Opponents contended at Tuesday's committee meeting that the "stand your ground" law has disproportionate effects, as it is used more successfully as a defense when white shooters kill African-Americans. But Bradley called the bill "color-blind."
"What I hope is the outcome of this is something that I hope we all agree on, that people who should not be arrested are not arrested and people who should not go to trial do not go to trial," Bradley said. "If I believed that an individual who was otherwise guilty would go free, because this bill passed, then I wouldn't have filed the bill."
The proposal stems from a Florida Supreme Court ruling in 2015 that said defendants have the burden of proof to show they should be shielded from prosecution under the "stand your ground" law. In "stand your ground" cases, pre-trial evidentiary hearings are held to determine whether defendants should be immune from prosecution.
Bradley's proposal, which has the support of the National Rifle Association and the Florida Public Defender Association, was approved by the Senate in a 24-12 vote last year. The current measure has only one more stop ahead, the Rules Committee, before reaching the Senate floor.

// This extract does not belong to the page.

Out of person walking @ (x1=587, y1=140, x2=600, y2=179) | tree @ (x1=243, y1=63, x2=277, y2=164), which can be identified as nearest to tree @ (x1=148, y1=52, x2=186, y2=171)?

Typically, bills are scheduled for three committee appearance before going on the floor.
The proposal has returned for the 2017 session, which starts March 7, because it failed to get through the House committee process last year. Rep. Bobby Payne, R-Palatka, has filed the House version of this year's bill (HB 245).
The "stand your ground" law has long been controversial. It says people can use deadly force and do not have a duty to retreat if they think it is necessary to prevent death or great bodily harm.
Critics of Bradley's bill said it would put an end to cases before all the facts are revealed.
Debra Harrison Rumberger of the League of Women Voters said the "stand your ground" law already gives an advantage to people who use deadly force in cases of a perceived threat and that Florida will become more dangerous in shifting the burden of proof.
Bradley's bill also comes as the House and Senate consider legislation that would allow people with concealed-weapons licenses to openly carry handguns and carry guns at places such as college campuses.
"Combined with the proposed open-carry and campus-carry bills, the risks of standing your ground will almost certainly increase violence," Harrison Rumberger said.
Lucia McBath, representing Everytown for Gun Safety and Moms Demand Action for Gun Sense in America, said Bradley's proposed change would add stress for families of people killed.
"Having lived through this grueling experience first-hand, with two trials for my son's murder, I can attest to the anguish and the pain that this process elicits," said McBath, whose 17-year-old son Jordan Davis was killed in a dispute over loud music at a Jacksonville gas station in 2012. "We should not make it harder for family members to achieve the justice that they deserve by making gun crimes harder to prosecute."